I find the discussion of steel to be both interesting and very informative as I have little knowledge of it. I have purchased a few knives from Bucks custom shop over the last few years and have ordered the S30V.
I never bothered to look into it until I recently heard about S35V and found that S30V was sintered, which I found interesting. I realize these are still production knives but I expected a better finish on the edge coming from the custom shop. I can see quite of bit of "chatter" along the edge and can visually see that the bevel is higher on one side than the other. I will say though it is as sharp as the dickens.

I find the discussion of steel to be both interesting and very informative as I have little knowledge of it. I have purchased a few knives from Bucks custom shop over the last few years and have ordered the S30V.
I never bothered to look into it until I recently heard about S35V and found that S30V was sintered, which I found interesting. I realize these are still production knives but I expected a better finish on the edge coming from the custom shop. I can see quite of bit of "chatter" along the edge and can visually see that the bevel is higher on one side than the other. I will say though it is as sharp as the dickens.

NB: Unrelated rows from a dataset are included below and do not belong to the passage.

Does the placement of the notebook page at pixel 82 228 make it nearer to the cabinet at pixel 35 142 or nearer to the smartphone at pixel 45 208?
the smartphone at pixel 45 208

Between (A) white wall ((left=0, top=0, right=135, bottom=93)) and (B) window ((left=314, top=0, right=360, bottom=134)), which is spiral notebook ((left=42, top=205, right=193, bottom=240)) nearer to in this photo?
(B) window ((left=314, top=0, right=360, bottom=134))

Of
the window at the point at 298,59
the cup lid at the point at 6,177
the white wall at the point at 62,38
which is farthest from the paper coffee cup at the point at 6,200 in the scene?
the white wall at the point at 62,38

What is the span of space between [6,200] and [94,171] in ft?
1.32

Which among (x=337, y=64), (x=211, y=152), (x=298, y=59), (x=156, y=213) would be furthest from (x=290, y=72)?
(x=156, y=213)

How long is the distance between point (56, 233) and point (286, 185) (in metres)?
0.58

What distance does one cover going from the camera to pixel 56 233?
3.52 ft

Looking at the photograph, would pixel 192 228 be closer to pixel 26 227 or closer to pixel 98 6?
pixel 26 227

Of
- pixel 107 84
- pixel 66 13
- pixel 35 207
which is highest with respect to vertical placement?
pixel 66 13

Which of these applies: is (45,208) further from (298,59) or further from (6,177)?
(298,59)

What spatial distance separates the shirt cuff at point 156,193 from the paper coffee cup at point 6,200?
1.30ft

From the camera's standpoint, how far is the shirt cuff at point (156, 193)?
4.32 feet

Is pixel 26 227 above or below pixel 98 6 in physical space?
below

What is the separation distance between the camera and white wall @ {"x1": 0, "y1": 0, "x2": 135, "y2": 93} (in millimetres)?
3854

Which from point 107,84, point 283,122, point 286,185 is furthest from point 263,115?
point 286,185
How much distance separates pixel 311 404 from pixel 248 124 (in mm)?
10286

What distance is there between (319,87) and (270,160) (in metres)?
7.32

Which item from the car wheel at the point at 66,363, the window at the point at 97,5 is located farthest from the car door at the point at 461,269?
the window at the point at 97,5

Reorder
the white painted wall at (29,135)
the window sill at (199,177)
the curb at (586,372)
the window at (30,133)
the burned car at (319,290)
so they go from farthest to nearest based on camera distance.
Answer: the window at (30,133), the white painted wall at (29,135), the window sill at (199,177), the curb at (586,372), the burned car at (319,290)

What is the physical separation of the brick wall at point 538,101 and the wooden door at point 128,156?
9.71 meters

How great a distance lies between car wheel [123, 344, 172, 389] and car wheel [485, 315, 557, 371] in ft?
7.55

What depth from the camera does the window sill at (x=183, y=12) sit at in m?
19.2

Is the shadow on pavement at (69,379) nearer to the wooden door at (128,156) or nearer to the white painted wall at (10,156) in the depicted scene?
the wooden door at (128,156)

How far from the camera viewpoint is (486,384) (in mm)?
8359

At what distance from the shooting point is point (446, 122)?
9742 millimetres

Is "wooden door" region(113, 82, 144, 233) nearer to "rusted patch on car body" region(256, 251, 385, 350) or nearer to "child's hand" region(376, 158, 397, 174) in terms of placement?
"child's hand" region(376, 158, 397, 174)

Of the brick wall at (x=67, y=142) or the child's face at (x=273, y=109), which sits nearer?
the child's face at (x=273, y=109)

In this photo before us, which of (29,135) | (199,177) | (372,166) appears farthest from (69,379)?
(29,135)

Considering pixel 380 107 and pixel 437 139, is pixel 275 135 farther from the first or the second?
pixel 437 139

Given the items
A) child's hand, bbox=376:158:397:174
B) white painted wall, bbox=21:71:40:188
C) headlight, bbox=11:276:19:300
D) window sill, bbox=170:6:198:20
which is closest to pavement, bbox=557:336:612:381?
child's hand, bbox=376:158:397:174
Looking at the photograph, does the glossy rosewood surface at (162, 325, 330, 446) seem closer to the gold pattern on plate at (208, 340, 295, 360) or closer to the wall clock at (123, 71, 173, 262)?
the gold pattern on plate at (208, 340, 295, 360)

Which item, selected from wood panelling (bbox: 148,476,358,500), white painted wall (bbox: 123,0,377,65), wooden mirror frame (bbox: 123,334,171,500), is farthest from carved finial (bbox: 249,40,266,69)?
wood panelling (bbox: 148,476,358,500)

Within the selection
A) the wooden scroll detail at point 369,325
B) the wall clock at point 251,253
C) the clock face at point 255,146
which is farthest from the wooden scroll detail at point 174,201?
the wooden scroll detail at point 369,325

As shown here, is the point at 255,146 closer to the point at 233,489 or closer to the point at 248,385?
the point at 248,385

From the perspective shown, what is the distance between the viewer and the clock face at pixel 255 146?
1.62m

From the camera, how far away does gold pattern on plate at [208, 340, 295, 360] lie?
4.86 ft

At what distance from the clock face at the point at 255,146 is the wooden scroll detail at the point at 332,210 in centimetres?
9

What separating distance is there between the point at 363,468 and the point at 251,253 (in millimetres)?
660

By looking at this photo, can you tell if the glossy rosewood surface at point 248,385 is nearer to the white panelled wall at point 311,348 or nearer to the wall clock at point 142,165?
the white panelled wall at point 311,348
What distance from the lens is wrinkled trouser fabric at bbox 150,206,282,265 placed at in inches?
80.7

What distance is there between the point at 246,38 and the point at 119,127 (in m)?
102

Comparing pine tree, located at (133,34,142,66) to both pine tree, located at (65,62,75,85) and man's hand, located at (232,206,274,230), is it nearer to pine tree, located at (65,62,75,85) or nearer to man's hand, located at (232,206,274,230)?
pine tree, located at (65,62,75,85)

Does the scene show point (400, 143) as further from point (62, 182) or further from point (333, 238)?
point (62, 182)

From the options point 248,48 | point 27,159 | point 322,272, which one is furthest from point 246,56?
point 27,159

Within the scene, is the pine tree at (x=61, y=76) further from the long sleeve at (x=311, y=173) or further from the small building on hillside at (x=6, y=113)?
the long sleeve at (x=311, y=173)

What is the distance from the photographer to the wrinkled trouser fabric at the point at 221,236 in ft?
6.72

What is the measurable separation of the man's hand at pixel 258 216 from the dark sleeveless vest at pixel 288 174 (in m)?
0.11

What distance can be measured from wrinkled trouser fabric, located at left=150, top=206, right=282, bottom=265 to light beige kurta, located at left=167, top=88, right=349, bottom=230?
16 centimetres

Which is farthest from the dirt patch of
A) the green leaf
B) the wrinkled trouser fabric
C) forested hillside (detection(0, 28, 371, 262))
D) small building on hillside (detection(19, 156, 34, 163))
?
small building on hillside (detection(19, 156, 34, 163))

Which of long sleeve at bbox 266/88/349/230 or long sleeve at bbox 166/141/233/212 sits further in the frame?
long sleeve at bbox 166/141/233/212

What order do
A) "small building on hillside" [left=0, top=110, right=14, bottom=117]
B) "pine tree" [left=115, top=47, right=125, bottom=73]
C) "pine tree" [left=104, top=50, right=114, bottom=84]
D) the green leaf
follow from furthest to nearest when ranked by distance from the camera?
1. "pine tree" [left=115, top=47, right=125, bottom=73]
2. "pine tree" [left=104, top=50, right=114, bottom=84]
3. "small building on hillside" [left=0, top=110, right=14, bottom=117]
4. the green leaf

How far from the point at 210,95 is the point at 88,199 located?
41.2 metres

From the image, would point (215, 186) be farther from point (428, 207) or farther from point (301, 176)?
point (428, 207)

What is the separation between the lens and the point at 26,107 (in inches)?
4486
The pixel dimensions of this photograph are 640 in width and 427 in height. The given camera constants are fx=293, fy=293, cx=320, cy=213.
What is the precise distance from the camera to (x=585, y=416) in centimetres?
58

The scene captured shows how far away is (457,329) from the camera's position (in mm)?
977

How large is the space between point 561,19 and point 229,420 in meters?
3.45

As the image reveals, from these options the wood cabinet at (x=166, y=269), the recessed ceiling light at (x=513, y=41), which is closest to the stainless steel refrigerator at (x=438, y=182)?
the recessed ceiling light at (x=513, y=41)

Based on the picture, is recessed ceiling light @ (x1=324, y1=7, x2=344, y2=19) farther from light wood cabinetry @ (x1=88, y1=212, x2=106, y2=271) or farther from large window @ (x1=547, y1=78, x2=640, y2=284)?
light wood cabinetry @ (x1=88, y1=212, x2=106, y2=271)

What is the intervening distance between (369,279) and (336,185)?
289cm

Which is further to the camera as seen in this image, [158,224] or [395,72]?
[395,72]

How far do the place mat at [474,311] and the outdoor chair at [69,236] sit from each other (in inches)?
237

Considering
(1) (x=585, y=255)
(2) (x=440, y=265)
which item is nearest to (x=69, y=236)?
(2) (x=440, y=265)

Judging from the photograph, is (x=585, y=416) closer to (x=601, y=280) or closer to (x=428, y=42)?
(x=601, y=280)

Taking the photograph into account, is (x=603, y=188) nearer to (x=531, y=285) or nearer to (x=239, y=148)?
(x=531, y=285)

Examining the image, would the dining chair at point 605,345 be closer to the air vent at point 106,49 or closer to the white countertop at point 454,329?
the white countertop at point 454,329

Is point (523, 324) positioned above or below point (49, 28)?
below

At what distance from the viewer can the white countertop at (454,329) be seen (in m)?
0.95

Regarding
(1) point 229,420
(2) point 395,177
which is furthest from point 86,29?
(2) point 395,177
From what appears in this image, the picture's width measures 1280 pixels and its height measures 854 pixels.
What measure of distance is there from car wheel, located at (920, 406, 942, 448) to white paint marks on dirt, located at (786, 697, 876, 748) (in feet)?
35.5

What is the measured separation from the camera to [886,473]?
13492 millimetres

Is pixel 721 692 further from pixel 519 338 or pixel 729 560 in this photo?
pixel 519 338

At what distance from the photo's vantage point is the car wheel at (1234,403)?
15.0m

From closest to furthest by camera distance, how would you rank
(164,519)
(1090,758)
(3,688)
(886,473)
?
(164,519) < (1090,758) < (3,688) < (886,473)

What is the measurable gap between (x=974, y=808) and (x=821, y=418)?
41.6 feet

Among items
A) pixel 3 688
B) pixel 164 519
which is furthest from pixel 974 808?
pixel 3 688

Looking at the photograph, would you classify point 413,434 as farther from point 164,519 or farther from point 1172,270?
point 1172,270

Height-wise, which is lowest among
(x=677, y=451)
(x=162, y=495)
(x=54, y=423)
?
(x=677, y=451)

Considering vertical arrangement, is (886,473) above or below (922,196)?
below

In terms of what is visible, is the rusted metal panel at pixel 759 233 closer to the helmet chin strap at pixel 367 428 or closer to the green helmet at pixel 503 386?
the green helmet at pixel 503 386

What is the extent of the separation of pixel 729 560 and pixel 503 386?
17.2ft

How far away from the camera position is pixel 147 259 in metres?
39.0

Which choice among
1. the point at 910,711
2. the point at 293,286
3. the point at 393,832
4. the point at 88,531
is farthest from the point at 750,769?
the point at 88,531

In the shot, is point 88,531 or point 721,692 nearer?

Have to be careful with that.. calling every PM steel “Sintered”. Steel companies like Crucible & Böhler-Uddeholm use a completely different form of Powder Metallurgy than what you are thinking of by the term “Sintering”. The PM process & newest Crucible CPM processes are used for ultra high alloy steels to press into bars, or ingots. These are then roll pressed to various thickness, sizes. This is nothing like some companies making small, finished part through sintering. They only share that both metals started as Powder. However, for knife steel, it is only a now forge pressed Bar or Ingot which must then be hammer forged or Stock Removal (machined, & the process I use), to create a knife. In “Sintering”, the part is made with Powder Metal and then is “Sintered” with a binder in a furnace. Also, the steel used is typically lower quality.

I know several sites are calling the S30V steel “Sintered”, however, it’s not entirely correct. Powder Metallurgy & Sintered don’t necessarily go hand in hand. The steel used was made via PM process, then stock removal (Machining), was performed by Buck to create the blade. S30V & S35V are “ok”, but there are much better steels now. Once again, I only use Crucible CPM steels. CPM3V (the greatest steel EVER!) and CPM20CV(an incredibly tough & corrosion resistant stainless, so resistant, it can be used as a dive knife.)

Here is a great article by a brilliant Metallurgist I’ve had some dealing with in the past. An easier way to think of the difference is older technology in order to create small, finished parts from regular, low carbon steels VS Newer technology to create steel pressed Bars or Ingots for further machine processing to finished product, & from High Alloy steels.

https://knifesteelnerds.com/2018/08/20/what-is-powder-metallurgy/

Dave that's exactly what happened. It was my faut as I tried to bend it just a touch.